[Input data Boundary: Start]
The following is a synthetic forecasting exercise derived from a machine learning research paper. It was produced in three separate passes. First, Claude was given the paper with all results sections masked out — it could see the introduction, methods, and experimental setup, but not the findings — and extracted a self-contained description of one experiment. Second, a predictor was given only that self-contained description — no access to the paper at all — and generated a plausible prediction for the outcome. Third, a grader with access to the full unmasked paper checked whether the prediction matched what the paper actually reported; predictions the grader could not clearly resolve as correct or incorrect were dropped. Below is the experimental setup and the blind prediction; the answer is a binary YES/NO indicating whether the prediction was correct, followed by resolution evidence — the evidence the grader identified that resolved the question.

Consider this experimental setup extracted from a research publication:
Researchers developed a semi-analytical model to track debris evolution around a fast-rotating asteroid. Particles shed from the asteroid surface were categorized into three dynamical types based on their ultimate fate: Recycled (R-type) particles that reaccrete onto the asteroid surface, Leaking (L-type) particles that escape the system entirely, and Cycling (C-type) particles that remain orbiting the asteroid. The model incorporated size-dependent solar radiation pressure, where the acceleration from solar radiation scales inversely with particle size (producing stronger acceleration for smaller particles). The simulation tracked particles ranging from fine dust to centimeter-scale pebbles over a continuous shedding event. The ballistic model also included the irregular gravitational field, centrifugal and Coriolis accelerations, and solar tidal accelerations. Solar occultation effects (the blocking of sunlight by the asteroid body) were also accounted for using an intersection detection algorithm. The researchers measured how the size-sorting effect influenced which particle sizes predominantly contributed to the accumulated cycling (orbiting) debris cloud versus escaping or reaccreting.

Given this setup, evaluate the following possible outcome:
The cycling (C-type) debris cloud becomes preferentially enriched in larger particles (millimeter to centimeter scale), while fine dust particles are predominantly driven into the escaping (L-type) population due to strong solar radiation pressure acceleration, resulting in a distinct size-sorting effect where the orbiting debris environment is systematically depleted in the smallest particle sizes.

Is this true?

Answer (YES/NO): YES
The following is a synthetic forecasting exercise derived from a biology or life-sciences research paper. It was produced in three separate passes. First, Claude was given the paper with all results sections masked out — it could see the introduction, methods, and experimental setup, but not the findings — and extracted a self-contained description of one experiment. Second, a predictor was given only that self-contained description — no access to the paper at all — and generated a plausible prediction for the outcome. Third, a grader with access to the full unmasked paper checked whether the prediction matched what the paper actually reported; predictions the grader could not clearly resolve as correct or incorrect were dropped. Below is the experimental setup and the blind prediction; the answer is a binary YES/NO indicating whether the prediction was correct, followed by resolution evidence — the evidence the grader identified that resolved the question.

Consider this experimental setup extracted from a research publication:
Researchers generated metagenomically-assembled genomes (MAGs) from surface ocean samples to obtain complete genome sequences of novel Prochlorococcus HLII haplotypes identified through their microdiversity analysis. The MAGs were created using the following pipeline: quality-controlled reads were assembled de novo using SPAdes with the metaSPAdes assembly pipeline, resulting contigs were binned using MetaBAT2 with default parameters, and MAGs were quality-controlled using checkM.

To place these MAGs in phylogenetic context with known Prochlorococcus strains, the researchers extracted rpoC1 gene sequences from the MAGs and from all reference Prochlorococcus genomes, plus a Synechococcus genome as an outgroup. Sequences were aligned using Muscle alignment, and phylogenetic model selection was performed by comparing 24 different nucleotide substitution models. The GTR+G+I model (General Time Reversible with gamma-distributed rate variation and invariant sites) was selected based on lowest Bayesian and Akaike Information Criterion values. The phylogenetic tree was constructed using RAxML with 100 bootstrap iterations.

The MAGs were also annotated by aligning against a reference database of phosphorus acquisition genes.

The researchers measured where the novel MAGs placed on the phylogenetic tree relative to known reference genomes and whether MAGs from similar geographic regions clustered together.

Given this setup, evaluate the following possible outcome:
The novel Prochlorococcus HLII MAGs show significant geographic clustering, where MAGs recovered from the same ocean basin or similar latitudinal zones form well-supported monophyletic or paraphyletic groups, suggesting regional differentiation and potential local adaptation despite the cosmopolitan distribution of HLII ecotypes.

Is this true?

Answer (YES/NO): NO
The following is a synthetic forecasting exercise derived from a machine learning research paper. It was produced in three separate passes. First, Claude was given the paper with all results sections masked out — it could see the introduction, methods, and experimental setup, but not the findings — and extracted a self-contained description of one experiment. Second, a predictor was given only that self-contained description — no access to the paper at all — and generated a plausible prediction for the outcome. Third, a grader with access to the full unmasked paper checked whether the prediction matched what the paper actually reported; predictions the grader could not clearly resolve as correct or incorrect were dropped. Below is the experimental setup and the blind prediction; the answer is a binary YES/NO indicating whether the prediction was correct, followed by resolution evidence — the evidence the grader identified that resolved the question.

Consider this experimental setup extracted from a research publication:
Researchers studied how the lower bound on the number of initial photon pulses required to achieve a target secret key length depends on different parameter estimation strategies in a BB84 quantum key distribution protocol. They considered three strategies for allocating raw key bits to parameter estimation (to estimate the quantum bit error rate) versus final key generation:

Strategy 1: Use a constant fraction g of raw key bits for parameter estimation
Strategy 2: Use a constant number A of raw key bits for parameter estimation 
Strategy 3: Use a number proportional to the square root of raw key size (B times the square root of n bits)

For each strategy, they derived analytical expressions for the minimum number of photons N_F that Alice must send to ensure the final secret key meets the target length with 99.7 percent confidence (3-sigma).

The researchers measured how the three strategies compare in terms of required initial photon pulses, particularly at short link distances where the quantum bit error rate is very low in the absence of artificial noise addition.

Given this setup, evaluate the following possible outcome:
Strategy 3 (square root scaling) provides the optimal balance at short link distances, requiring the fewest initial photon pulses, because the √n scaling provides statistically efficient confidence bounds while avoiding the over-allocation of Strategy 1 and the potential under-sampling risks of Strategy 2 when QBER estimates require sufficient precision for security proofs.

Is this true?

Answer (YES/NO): NO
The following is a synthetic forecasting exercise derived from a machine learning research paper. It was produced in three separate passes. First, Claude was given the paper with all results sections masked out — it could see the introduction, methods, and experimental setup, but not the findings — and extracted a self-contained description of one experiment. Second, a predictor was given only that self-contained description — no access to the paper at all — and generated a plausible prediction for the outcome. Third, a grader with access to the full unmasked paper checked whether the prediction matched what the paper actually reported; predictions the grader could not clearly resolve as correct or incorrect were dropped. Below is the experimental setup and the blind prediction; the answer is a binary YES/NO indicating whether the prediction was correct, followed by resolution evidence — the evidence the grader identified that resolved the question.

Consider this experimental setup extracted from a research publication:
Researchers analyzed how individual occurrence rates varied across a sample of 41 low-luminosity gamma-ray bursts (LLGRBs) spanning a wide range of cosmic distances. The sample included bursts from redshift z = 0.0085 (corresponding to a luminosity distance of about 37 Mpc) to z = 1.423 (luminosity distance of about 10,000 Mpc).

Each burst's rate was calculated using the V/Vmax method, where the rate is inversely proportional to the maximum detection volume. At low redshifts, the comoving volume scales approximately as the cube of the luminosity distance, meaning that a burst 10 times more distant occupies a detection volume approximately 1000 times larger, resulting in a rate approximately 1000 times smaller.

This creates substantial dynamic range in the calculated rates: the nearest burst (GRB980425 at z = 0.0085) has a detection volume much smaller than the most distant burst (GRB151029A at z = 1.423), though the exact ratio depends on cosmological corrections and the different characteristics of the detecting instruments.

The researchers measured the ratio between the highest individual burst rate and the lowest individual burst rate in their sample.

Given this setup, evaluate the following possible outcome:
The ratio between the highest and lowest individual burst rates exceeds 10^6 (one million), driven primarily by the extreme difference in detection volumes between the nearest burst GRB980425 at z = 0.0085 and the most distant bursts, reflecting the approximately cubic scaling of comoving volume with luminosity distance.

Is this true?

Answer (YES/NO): NO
[Input data Boundary: End]
__To do__: Return the listing. Match it exactly.

__Result__:
The following is a synthetic forecasting exercise derived from a machine learning research paper. It was produced in three separate passes. First, Claude was given the paper with all results sections masked out — it could see the introduction, methods, and experimental setup, but not the findings — and extracted a self-contained description of one experiment. Second, a predictor was given only that self-contained description — no access to the paper at all — and generated a plausible prediction for the outcome. Third, a grader with access to the full unmasked paper checked whether the prediction matched what the paper actually reported; predictions the grader could not clearly resolve as correct or incorrect were dropped. Below is the experimental setup and the blind prediction; the answer is a binary YES/NO indicating whether the prediction was correct, followed by resolution evidence — the evidence the grader identified that resolved the question.

Consider this experimental setup extracted from a research publication:
Researchers developed a semi-analytical model to track debris evolution around a fast-rotating asteroid. Particles shed from the asteroid surface were categorized into three dynamical types based on their ultimate fate: Recycled (R-type) particles that reaccrete onto the asteroid surface, Leaking (L-type) particles that escape the system entirely, and Cycling (C-type) particles that remain orbiting the asteroid. The model incorporated size-dependent solar radiation pressure, where the acceleration from solar radiation scales inversely with particle size (producing stronger acceleration for smaller particles). The simulation tracked particles ranging from fine dust to centimeter-scale pebbles over a continuous shedding event. The ballistic model also included the irregular gravitational field, centrifugal and Coriolis accelerations, and solar tidal accelerations. Solar occultation effects (the blocking of sunlight by the asteroid body) were also accounted for using an intersection detection algorithm. The researchers measured how the size-sorting effect influenced which particle sizes predominantly contributed to the accumulated cycling (orbiting) debris cloud versus escaping or reaccreting.

Given this setup, evaluate the following possible outcome:
The cycling (C-type) debris cloud becomes preferentially enriched in larger particles (millimeter to centimeter scale), while fine dust particles are predominantly driven into the escaping (L-type) population due to strong solar radiation pressure acceleration, resulting in a distinct size-sorting effect where the orbiting debris environment is systematically depleted in the smallest particle sizes.

Is this true?

Answer (YES/NO): YES
The following is a synthetic forecasting exercise derived from a biology or life-sciences research paper. It was produced in three separate passes. First, Claude was given the paper with all results sections masked out — it could see the introduction, methods, and experimental setup, but not the findings — and extracted a self-contained description of one experiment. Second, a predictor was given only that self-contained description — no access to the paper at all — and generated a plausible prediction for the outcome. Third, a grader with access to the full unmasked paper checked whether the prediction matched what the paper actually reported; predictions the grader could not clearly resolve as correct or incorrect were dropped. Below is the experimental setup and the blind prediction; the answer is a binary YES/NO indicating whether the prediction was correct, followed by resolution evidence — the evidence the grader identified that resolved the question.

Consider this experimental setup extracted from a research publication:
Researchers generated metagenomically-assembled genomes (MAGs) from surface ocean samples to obtain complete genome sequences of novel Prochlorococcus HLII haplotypes identified through their microdiversity analysis. The MAGs were created using the following pipeline: quality-controlled reads were assembled de novo using SPAdes with the metaSPAdes assembly pipeline, resulting contigs were binned using MetaBAT2 with default parameters, and MAGs were quality-controlled using checkM.

To place these MAGs in phylogenetic context with known Prochlorococcus strains, the researchers extracted rpoC1 gene sequences from the MAGs and from all reference Prochlorococcus genomes, plus a Synechococcus genome as an outgroup. Sequences were aligned using Muscle alignment, and phylogenetic model selection was performed by comparing 24 different nucleotide substitution models. The GTR+G+I model (General Time Reversible with gamma-distributed rate variation and invariant sites) was selected based on lowest Bayesian and Akaike Information Criterion values. The phylogenetic tree was constructed using RAxML with 100 bootstrap iterations.

The MAGs were also annotated by aligning against a reference database of phosphorus acquisition genes.

The researchers measured where the novel MAGs placed on the phylogenetic tree relative to known reference genomes and whether MAGs from similar geographic regions clustered together.

Given this setup, evaluate the following possible outcome:
The novel Prochlorococcus HLII MAGs show significant geographic clustering, where MAGs recovered from the same ocean basin or similar latitudinal zones form well-supported monophyletic or paraphyletic groups, suggesting regional differentiation and potential local adaptation despite the cosmopolitan distribution of HLII ecotypes.

Is this true?

Answer (YES/NO): NO
The following is a synthetic forecasting exercise derived from a machine learning research paper. It was produced in three separate passes. First, Claude was given the paper with all results sections masked out — it could see the introduction, methods, and experimental setup, but not the findings — and extracted a self-contained description of one experiment. Second, a predictor was given only that self-contained description — no access to the paper at all — and generated a plausible prediction for the outcome. Third, a grader with access to the full unmasked paper checked whether the prediction matched what the paper actually reported; predictions the grader could not clearly resolve as correct or incorrect were dropped. Below is the experimental setup and the blind prediction; the answer is a binary YES/NO indicating whether the prediction was correct, followed by resolution evidence — the evidence the grader identified that resolved the question.

Consider this experimental setup extracted from a research publication:
Researchers studied how the lower bound on the number of initial photon pulses required to achieve a target secret key length depends on different parameter estimation strategies in a BB84 quantum key distribution protocol. They considered three strategies for allocating raw key bits to parameter estimation (to estimate the quantum bit error rate) versus final key generation:

Strategy 1: Use a constant fraction g of raw key bits for parameter estimation
Strategy 2: Use a constant number A of raw key bits for parameter estimation 
Strategy 3: Use a number proportional to the square root of raw key size (B times the square root of n bits)

For each strategy, they derived analytical expressions for the minimum number of photons N_F that Alice must send to ensure the final secret key meets the target length with 99.7 percent confidence (3-sigma).

The researchers measured how the three strategies compare in terms of required initial photon pulses, particularly at short link distances where the quantum bit error rate is very low in the absence of artificial noise addition.

Given this setup, evaluate the following possible outcome:
Strategy 3 (square root scaling) provides the optimal balance at short link distances, requiring the fewest initial photon pulses, because the √n scaling provides statistically efficient confidence bounds while avoiding the over-allocation of Strategy 1 and the potential under-sampling risks of Strategy 2 when QBER estimates require sufficient precision for security proofs.

Is this true?

Answer (YES/NO): NO
The following is a synthetic forecasting exercise derived from a machine learning research paper. It was produced in three separate passes. First, Claude was given the paper with all results sections masked out — it could see the introduction, methods, and experimental setup, but not the findings — and extracted a self-contained description of one experiment. Second, a predictor was given only that self-contained description — no access to the paper at all — and generated a plausible prediction for the outcome. Third, a grader with access to the full unmasked paper checked whether the prediction matched what the paper actually reported; predictions the grader could not clearly resolve as correct or incorrect were dropped. Below is the experimental setup and the blind prediction; the answer is a binary YES/NO indicating whether the prediction was correct, followed by resolution evidence — the evidence the grader identified that resolved the question.

Consider this experimental setup extracted from a research publication:
Researchers analyzed how individual occurrence rates varied across a sample of 41 low-luminosity gamma-ray bursts (LLGRBs) spanning a wide range of cosmic distances. The sample included bursts from redshift z = 0.0085 (corresponding to a luminosity distance of about 37 Mpc) to z = 1.423 (luminosity distance of about 10,000 Mpc).

Each burst's rate was calculated using the V/Vmax method, where the rate is inversely proportional to the maximum detection volume. At low redshifts, the comoving volume scales approximately as the cube of the luminosity distance, meaning that a burst 10 times more distant occupies a detection volume approximately 1000 times larger, resulting in a rate approximately 1000 times smaller.

This creates substantial dynamic range in the calculated rates: the nearest burst (GRB980425 at z = 0.0085) has a detection volume much smaller than the most distant burst (GRB151029A at z = 1.423), though the exact ratio depends on cosmological corrections and the different characteristics of the detecting instruments.

The researchers measured the ratio between the highest individual burst rate and the lowest individual burst rate in their sample.

Given this setup, evaluate the following possible outcome:
The ratio between the highest and lowest individual burst rates exceeds 10^6 (one million), driven primarily by the extreme difference in detection volumes between the nearest burst GRB980425 at z = 0.0085 and the most distant bursts, reflecting the approximately cubic scaling of comoving volume with luminosity distance.

Is this true?

Answer (YES/NO): NO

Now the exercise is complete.